Separei vestidos, saias, shorts, blusas e calças. Separei também meu melhor sorriso, meu olhar mais observador e abri o coração para caber, em um único músculo, os sentimentos mais bonitos. Juntei e coloquei tudo no cantinho perto da sacola de sapatos ali, embaixo da escrivaninha, e decidi estar preparada para tomar banho de mar, dançar, caminhar ou simplesmente sentar na calçada e tomar um delicioso sorvete de coco (se os de lá forem melhores do que os daqui, claro)

Me olhando no espelho, percebi que as olheiras roxeadas sumiram há algum tempo e enxerguei, finalmente, o brilho que tanto as minhas amigas falavam em meu cabelo – Michele, Ana, Renata, Suzi, Barbara, Mara, amo vocês!
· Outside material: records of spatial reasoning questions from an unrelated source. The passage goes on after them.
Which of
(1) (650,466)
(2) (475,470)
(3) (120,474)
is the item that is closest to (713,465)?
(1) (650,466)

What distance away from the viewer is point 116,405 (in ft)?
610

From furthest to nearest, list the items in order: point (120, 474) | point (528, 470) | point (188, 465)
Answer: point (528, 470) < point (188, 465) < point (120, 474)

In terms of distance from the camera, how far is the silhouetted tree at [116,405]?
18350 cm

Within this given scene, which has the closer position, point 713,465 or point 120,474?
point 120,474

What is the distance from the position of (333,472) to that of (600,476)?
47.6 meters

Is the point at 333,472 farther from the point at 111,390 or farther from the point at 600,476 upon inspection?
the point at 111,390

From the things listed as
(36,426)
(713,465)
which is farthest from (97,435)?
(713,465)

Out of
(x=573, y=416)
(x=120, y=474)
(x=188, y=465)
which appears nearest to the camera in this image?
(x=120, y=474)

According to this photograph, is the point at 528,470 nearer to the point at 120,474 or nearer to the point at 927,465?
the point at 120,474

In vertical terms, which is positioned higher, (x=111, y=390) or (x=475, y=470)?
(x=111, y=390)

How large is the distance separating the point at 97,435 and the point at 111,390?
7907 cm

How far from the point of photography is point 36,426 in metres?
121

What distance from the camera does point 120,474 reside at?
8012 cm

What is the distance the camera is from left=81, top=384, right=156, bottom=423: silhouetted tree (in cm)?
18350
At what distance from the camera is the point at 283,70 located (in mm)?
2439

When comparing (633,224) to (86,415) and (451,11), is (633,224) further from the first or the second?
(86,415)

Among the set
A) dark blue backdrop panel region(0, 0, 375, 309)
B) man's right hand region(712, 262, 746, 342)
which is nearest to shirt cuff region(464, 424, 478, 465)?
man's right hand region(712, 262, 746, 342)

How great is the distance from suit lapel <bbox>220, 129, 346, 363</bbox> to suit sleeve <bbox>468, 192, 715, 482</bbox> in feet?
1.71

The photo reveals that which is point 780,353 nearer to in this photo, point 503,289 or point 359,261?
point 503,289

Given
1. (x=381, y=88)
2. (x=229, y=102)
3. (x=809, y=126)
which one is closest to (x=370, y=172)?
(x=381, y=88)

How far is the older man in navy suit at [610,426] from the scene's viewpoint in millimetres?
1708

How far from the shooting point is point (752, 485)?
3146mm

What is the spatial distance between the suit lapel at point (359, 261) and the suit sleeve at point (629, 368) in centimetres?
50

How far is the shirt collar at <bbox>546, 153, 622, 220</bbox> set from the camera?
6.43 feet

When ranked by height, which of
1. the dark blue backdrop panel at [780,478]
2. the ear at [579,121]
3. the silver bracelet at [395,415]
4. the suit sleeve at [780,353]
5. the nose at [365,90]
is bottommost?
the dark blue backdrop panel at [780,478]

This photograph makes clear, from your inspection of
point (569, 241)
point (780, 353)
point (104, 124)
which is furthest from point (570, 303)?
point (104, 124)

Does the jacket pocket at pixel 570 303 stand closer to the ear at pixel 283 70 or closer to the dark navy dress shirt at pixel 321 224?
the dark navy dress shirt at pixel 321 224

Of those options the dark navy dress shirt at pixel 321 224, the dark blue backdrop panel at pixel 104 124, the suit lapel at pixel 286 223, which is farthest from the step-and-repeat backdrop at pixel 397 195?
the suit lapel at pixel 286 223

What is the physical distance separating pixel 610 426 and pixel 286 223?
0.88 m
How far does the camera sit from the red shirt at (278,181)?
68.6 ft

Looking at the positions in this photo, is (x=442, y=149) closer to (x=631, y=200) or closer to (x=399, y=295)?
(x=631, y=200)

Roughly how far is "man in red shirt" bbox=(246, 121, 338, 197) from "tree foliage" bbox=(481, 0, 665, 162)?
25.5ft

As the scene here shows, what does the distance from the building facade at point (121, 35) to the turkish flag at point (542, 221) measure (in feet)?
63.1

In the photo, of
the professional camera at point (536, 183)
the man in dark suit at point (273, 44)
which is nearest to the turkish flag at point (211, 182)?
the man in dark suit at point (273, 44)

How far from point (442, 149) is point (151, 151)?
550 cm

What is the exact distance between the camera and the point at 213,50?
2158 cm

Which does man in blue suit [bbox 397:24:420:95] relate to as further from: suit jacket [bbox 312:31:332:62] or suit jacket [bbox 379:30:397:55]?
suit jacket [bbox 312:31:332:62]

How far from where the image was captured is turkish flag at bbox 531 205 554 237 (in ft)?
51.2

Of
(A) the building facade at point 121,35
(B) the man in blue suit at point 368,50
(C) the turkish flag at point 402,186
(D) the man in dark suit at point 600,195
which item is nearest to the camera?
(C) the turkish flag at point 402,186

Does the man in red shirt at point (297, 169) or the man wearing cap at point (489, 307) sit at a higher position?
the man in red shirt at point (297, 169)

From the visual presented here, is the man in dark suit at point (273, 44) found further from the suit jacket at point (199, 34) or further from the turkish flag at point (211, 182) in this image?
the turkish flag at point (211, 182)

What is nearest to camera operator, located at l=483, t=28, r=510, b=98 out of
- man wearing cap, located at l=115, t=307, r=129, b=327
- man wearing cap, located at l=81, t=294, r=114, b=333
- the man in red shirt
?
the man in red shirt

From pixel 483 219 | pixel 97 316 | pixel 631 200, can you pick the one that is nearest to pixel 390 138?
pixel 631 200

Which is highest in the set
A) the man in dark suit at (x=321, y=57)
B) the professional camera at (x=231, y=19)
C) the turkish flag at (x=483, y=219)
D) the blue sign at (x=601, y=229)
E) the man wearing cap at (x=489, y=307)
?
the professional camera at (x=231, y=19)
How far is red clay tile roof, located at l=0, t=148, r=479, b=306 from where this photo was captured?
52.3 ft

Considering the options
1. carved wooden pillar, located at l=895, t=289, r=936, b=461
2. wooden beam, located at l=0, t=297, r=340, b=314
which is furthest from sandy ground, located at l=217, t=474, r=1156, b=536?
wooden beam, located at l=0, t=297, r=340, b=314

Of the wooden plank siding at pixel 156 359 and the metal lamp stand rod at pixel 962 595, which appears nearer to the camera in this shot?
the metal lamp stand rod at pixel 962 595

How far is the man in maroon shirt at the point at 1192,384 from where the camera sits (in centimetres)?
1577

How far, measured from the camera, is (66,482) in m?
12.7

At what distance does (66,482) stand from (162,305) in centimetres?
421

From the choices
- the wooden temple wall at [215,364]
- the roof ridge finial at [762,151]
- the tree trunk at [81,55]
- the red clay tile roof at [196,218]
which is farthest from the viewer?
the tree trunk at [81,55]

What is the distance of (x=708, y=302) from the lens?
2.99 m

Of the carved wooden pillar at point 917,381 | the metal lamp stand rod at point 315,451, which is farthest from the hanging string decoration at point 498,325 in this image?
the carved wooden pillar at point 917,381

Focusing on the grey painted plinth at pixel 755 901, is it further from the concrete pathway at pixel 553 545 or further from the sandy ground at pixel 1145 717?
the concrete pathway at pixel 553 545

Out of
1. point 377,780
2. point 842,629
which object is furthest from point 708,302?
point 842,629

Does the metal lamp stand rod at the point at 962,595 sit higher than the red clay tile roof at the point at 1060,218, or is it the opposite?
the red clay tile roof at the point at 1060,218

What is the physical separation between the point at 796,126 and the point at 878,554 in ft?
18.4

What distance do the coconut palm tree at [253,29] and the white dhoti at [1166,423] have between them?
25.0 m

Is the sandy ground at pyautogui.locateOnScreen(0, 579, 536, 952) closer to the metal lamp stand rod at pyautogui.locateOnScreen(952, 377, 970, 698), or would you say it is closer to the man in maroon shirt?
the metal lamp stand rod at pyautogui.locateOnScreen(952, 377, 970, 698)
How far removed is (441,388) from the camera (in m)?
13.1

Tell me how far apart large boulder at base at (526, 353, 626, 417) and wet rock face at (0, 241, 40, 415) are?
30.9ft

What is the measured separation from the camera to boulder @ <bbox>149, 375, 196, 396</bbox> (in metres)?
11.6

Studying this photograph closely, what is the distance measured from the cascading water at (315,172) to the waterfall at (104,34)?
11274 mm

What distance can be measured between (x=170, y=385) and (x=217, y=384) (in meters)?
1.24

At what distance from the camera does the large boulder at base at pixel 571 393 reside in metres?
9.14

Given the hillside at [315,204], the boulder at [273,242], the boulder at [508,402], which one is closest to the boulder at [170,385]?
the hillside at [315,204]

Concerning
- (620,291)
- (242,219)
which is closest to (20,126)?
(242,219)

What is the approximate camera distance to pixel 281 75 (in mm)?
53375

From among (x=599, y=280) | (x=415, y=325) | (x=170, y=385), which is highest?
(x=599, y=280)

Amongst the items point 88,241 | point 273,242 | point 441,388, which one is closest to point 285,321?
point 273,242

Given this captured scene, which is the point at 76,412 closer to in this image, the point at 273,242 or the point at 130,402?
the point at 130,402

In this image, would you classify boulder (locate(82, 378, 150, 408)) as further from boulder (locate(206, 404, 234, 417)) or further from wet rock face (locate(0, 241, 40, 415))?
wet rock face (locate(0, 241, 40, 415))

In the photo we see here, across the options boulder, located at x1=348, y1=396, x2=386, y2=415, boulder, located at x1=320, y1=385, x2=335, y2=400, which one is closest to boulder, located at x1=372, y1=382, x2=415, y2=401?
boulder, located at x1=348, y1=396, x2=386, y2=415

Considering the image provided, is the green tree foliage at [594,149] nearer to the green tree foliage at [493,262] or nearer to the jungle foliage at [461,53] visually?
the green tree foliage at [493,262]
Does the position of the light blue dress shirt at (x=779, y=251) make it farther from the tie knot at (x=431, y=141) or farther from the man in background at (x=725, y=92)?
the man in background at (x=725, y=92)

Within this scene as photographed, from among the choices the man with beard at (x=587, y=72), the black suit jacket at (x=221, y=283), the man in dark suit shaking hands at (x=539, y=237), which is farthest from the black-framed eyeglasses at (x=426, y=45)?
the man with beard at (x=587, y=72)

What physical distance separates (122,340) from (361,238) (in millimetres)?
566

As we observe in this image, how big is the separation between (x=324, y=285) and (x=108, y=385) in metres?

Observando meu reflexo, cheio de presilhas com flores, reparei que não preciso mais de revista, terapeuta, e-mails e livros de auto-ajuda para entender o valor que tenho. Hoje eu mesma consigo compreender, de uma vez por todas, o que tantas pessoas andaram me falando nos últimos tempos: por trás do ar de menina, existe SIM uma mulher forte. E esse não é um defeito que precisa ser administrado: é minha maior qualidade.

Acreditar nas pessoas, nas coisas e acima de tudo, em mim mesma, já não é uma ação “fora do comum”. E precisei me afastar das pessoas e do que era supérfluo para entender isso. Entender que dentro de mim mora uma força inesgotável de coisas boas (será que já posso escrever um livro sobre o assunto?!). E foda-se quem pensa o contrário!

Depois de tantos porres, crises de existência, litros de lágrimas e pesadelos, passar uma borracha no passado e fechar o zíper da mala nem é tão difícil assim. E aí, quando a gente menos espera, numa terça-feira chuvosa e fria, quando torce o pé enquanto atravessa o posto de gasolina cheio de frentistas ou vê os mecânicos correrem até a calçada para te chamarem de “princesa”, alguém olha para você no meio do expediente e menciona, em alto e bom som, como o simples fato de você sorrir torna o dia dos outros mais feliz.